When considering the days of hospitalization, which averaged 21, it is worth noting that this was mainly due to the logistics of acquiring surgical material in a public hospital without the full supply from the state or taxpayers as in other Mexican entities, rather than due to complications or unfavorable events related to the surgical event.
We definitely propose that before establishing the post-surgical complications, which in some cases are the determinant of death as we have already demonstrated (p < 0.05), it would be worthwhile to raise awareness that the main cardiovascular risk factors that we found in our patients. These factors include age, gender, type 2 diabetes mellitus, and systemic arterial hypertension, led to an increase in the scores of the predictive scales of surgical risk and that, in addition to the complications, in some cases, determined a fatal outcome.
Conclusions
At the General Hospital of Mexico Dr. Eduardo Liceaga, a complex population is cared for, regarding their underlying pathologies and comorbidities, as well as their socioeconomic status and clinical status at the time of hospital referral. Therefore, in this first study of the Cardiothoracic Surgery Unit, we determined an initial diagnosis of the situation of the most recent years in cardiac patients and publish the response we had to one of the most frequent cardiovascular pathologies in our country.
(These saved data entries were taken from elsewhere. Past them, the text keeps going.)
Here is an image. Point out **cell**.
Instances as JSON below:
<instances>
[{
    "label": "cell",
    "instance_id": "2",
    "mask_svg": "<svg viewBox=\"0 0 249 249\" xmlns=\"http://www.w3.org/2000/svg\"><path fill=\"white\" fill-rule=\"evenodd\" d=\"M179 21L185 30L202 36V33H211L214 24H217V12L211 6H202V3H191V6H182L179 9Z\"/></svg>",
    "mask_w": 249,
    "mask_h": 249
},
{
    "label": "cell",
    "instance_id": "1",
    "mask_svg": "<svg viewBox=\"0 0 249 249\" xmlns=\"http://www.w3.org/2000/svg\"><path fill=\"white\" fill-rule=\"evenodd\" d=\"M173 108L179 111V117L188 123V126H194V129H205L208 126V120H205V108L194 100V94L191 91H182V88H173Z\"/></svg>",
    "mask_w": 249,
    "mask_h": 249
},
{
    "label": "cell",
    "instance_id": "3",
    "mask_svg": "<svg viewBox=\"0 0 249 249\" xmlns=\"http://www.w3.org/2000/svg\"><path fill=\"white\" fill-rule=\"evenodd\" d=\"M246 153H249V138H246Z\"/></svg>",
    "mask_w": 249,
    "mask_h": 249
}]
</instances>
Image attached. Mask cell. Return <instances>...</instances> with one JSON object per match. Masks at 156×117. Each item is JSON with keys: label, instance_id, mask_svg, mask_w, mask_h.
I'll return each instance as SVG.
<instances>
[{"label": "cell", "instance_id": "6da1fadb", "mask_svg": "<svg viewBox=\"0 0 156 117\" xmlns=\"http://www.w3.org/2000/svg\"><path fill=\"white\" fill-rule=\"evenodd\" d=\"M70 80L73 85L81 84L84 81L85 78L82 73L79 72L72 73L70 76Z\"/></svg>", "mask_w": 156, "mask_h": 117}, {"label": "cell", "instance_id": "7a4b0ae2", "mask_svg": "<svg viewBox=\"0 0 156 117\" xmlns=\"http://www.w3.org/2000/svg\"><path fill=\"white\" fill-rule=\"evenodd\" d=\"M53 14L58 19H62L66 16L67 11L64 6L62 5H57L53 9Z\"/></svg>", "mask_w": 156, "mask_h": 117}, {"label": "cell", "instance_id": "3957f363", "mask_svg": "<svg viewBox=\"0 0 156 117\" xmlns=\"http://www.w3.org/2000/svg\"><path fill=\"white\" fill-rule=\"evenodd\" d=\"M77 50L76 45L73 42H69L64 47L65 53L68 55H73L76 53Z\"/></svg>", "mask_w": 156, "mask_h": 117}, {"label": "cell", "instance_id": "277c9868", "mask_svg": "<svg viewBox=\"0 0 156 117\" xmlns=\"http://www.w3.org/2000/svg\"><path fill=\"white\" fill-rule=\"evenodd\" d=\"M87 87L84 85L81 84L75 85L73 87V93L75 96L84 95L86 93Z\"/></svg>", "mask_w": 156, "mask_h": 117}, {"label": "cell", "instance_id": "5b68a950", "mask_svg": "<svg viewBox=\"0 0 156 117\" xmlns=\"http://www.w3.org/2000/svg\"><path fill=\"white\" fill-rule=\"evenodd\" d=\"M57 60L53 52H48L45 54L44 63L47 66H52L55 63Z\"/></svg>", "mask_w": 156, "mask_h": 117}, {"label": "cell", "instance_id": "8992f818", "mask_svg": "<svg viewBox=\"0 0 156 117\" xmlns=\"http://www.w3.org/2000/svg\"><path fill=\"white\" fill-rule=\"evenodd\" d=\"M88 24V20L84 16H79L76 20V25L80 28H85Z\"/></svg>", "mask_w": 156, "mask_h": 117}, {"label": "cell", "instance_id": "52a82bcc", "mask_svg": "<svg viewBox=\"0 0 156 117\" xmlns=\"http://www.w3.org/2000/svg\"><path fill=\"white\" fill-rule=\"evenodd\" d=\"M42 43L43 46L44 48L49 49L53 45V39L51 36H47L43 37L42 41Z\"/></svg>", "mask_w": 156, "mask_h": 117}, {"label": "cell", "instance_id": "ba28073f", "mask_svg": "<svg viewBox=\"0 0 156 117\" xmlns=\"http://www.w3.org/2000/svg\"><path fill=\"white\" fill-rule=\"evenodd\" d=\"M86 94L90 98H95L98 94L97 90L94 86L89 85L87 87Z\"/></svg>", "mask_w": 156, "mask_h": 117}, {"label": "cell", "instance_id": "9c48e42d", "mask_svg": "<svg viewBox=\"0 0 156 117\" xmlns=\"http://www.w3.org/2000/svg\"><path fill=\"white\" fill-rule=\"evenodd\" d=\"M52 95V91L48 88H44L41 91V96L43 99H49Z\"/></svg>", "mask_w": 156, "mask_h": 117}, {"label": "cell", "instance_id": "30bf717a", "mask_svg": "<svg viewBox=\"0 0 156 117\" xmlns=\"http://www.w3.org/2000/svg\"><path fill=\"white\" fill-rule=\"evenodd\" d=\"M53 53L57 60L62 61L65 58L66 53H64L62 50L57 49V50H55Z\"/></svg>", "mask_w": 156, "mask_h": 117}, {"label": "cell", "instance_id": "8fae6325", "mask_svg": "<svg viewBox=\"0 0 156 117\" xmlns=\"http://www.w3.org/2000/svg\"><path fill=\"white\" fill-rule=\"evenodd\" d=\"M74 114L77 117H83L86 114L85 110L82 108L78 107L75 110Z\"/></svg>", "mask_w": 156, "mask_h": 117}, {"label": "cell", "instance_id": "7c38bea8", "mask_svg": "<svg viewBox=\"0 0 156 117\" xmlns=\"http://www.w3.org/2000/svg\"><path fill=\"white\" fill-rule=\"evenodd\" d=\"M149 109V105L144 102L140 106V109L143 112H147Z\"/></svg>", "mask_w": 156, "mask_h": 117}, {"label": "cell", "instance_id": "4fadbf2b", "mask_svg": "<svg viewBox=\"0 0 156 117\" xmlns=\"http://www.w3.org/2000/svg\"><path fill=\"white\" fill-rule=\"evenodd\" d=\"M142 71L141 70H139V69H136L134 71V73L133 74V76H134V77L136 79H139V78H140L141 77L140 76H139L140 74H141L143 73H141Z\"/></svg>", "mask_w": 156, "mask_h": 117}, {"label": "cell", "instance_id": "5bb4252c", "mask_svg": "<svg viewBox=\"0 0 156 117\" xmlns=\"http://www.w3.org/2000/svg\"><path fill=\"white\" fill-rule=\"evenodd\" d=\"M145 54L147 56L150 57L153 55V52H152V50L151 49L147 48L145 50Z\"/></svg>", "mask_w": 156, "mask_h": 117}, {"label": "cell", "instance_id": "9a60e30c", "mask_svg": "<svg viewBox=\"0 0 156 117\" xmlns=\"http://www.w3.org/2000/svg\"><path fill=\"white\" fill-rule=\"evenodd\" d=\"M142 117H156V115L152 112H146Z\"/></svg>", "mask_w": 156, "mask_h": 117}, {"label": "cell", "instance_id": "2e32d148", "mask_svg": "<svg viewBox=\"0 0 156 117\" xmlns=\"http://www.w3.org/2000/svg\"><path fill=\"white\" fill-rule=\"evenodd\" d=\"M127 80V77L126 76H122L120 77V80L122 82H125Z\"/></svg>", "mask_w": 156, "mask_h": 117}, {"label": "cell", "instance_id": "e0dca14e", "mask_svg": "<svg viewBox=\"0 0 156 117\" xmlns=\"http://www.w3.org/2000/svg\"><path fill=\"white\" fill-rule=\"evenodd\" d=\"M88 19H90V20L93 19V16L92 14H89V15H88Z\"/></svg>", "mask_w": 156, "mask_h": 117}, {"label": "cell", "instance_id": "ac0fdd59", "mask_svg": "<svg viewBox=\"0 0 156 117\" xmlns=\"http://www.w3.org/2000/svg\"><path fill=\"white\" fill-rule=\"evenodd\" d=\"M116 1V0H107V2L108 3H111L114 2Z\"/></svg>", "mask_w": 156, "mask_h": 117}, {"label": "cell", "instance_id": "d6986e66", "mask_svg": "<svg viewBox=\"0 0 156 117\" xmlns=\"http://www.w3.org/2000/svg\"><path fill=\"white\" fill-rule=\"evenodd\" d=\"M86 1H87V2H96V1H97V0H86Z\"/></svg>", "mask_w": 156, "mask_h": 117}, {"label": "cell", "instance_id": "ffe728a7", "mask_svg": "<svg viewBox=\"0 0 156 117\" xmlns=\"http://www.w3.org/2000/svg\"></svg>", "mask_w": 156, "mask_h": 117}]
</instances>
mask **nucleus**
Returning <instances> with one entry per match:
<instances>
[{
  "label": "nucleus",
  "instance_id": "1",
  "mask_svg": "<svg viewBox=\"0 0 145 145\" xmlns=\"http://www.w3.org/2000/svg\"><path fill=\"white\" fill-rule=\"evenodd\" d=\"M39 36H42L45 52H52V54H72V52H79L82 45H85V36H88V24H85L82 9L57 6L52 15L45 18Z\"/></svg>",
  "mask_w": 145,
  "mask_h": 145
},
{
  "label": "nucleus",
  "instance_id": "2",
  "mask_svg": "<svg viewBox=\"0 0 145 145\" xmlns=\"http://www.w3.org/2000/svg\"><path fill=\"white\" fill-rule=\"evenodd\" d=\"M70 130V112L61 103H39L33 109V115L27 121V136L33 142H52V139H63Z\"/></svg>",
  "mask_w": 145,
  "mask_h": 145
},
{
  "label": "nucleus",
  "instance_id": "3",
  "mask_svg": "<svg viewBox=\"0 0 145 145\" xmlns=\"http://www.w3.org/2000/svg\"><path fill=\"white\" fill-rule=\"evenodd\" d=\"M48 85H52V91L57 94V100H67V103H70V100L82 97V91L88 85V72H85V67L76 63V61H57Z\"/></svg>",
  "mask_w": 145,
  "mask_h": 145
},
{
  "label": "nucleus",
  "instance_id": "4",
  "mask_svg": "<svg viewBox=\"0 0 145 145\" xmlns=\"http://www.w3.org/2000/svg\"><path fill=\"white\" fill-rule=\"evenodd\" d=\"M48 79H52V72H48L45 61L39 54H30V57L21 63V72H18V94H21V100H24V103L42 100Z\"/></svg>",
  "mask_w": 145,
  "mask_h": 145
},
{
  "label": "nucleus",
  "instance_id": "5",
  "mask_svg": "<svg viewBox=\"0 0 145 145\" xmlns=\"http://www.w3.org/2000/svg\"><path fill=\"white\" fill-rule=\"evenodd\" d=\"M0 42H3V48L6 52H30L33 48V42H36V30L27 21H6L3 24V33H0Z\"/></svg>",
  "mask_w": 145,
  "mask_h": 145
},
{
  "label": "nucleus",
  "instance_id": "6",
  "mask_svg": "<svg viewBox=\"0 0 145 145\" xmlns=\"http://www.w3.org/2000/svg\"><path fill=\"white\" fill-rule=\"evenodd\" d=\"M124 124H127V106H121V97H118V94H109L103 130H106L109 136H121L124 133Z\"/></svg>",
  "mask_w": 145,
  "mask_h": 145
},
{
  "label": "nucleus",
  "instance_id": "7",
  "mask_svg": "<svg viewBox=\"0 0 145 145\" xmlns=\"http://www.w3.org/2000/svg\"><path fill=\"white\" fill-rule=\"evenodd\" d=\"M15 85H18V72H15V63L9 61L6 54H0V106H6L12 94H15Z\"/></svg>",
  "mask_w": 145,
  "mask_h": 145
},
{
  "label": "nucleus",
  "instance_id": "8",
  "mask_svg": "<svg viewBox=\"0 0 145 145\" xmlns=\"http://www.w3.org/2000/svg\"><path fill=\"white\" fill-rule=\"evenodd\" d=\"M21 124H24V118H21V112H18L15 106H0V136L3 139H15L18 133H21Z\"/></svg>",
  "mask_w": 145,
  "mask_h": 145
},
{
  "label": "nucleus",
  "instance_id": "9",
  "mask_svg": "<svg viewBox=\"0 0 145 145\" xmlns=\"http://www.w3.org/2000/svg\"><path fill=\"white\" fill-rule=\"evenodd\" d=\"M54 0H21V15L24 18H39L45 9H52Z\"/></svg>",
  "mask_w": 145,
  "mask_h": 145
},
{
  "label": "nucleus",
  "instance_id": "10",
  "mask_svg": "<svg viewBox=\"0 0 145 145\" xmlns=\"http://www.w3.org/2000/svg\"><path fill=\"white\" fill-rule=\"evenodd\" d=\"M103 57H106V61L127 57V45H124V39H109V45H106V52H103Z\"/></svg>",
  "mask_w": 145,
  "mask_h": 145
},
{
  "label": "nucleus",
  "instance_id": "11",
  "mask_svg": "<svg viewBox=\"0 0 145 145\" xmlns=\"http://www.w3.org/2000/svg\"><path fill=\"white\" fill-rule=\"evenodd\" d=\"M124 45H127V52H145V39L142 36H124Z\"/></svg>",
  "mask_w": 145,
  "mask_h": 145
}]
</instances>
Our results are similar to those observed in the national and international literature, with minor differences that will need to be measured again in a timely manner in the future, to make a comparison with other national and international reference centers and thus determine impact actions in the care of our heart patients.
Finally, the survival rate presented in this study shows the work of the "Heart Team" of our institution and that over the next few years, we intend to improve and get even closer to the statistics of the major world centers where cardiac surgery is performed.